-------- Entries supplied

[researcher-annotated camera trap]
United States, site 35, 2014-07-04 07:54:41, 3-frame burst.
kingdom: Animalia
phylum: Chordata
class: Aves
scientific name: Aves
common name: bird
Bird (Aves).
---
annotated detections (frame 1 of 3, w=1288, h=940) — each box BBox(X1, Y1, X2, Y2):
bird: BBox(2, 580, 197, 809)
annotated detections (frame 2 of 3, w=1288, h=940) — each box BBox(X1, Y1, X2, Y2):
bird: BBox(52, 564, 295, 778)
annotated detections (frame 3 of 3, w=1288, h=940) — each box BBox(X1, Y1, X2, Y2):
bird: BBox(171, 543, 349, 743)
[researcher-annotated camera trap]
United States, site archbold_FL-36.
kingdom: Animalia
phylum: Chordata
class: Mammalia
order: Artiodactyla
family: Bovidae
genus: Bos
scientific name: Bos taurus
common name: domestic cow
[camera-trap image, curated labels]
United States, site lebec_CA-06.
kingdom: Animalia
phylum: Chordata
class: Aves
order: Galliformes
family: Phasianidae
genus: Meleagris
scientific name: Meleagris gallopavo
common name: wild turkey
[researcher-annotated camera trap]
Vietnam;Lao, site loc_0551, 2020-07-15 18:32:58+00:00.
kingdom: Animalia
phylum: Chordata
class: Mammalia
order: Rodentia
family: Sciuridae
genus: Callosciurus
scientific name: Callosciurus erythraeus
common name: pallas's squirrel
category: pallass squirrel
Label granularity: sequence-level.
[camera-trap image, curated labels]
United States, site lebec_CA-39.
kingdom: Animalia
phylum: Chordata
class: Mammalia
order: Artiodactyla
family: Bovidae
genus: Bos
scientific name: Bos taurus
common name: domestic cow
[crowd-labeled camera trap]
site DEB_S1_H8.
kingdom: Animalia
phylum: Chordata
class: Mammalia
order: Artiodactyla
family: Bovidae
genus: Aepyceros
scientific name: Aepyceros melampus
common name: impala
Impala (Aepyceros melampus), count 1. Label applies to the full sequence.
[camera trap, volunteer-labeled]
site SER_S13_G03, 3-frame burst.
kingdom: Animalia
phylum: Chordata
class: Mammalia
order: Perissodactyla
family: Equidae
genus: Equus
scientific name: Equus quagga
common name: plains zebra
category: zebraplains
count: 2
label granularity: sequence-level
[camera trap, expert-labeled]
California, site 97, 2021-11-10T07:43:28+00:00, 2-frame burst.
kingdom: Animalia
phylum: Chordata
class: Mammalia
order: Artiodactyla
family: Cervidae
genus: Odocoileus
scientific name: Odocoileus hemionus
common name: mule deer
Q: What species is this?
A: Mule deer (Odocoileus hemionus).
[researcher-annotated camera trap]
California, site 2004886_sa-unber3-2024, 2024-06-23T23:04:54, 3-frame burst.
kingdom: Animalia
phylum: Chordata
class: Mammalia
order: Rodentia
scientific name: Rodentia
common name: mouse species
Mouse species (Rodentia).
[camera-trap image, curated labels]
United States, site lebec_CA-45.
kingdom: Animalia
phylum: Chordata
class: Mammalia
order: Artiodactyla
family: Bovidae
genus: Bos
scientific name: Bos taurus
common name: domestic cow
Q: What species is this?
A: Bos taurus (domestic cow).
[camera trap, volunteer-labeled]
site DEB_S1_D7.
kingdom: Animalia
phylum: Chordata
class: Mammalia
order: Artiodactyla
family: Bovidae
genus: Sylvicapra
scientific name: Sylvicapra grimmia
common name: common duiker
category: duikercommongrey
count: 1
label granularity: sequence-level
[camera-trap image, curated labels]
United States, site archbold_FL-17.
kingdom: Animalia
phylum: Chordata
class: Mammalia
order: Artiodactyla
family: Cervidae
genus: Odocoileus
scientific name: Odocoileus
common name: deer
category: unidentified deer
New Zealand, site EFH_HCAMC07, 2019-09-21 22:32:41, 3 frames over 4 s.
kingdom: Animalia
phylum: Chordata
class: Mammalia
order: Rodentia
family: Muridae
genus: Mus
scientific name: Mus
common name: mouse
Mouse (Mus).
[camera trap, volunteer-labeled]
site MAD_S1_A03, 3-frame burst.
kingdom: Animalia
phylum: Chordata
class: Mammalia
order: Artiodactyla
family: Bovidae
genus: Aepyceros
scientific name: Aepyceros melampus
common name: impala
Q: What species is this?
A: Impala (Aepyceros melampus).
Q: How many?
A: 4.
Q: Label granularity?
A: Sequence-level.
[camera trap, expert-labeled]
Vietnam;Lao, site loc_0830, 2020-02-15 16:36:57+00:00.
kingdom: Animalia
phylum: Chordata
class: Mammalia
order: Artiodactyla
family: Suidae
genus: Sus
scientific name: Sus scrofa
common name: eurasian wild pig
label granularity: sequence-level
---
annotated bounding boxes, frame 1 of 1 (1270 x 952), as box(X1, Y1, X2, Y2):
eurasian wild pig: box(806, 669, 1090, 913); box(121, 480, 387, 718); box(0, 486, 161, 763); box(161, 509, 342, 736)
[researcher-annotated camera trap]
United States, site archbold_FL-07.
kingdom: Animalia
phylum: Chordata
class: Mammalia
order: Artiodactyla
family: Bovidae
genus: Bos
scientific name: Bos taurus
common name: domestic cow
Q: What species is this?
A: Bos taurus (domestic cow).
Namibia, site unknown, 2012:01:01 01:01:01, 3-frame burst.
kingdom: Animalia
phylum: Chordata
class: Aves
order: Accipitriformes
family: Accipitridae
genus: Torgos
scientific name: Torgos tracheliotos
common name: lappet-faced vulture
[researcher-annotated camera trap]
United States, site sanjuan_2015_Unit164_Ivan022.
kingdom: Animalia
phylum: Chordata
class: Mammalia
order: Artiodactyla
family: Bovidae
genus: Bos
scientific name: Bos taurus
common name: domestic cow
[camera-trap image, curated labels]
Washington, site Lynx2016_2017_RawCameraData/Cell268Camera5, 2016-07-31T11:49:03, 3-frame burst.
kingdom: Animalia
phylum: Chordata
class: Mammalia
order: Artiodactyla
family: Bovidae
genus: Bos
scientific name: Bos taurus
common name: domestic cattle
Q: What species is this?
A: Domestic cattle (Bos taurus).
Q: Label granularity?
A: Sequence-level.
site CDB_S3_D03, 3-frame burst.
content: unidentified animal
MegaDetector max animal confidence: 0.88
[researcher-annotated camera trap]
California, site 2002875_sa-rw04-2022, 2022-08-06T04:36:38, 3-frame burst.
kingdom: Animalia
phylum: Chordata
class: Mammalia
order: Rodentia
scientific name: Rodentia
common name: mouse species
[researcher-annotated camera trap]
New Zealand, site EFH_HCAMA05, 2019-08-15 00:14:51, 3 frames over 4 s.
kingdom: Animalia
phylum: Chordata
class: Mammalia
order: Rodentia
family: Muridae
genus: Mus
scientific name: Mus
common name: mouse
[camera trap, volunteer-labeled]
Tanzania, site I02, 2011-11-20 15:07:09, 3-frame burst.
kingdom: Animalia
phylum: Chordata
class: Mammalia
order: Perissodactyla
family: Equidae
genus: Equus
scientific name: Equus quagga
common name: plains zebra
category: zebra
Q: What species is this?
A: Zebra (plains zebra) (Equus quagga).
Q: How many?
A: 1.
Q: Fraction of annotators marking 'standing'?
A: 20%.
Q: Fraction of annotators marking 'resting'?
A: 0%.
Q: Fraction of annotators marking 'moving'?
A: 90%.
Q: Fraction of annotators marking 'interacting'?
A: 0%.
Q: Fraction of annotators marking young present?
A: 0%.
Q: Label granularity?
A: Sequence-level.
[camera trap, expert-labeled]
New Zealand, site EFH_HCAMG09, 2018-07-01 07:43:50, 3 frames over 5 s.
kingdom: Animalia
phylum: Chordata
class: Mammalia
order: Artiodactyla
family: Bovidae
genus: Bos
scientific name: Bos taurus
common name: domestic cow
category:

----------------

Quote exactly the lines running from the start of the listing above through the line where "common name: pallas's squirrel" is found, and output no other lines.

Output below:
[researcher-annotated camera trap]
United States, site 35, 2014-07-04 07:54:41, 3-frame burst.
kingdom: Animalia
phylum: Chordata
class: Aves
scientific name: Aves
common name: bird
Bird (Aves).
---
annotated detections (frame 1 of 3, w=1288, h=940) — each box BBox(X1, Y1, X2, Y2):
bird: BBox(2, 580, 197, 809)
annotated detections (frame 2 of 3, w=1288, h=940) — each box BBox(X1, Y1, X2, Y2):
bird: BBox(52, 564, 295, 778)
annotated detections (frame 3 of 3, w=1288, h=940) — each box BBox(X1, Y1, X2, Y2):
bird: BBox(171, 543, 349, 743)
[researcher-annotated camera trap]
United States, site archbold_FL-36.
kingdom: Animalia
phylum: Chordata
class: Mammalia
order: Artiodactyla
family: Bovidae
genus: Bos
scientific name: Bos taurus
common name: domestic cow
[camera-trap image, curated labels]
United States, site lebec_CA-06.
kingdom: Animalia
phylum: Chordata
class: Aves
order: Galliformes
family: Phasianidae
genus: Meleagris
scientific name: Meleagris gallopavo
common name: wild turkey
[researcher-annotated camera trap]
Vietnam;Lao, site loc_0551, 2020-07-15 18:32:58+00:00.
kingdom: Animalia
phylum: Chordata
class: Mammalia
order: Rodentia
family: Sciuridae
genus: Callosciurus
scientific name: Callosciurus erythraeus
common name: pallas's squirrel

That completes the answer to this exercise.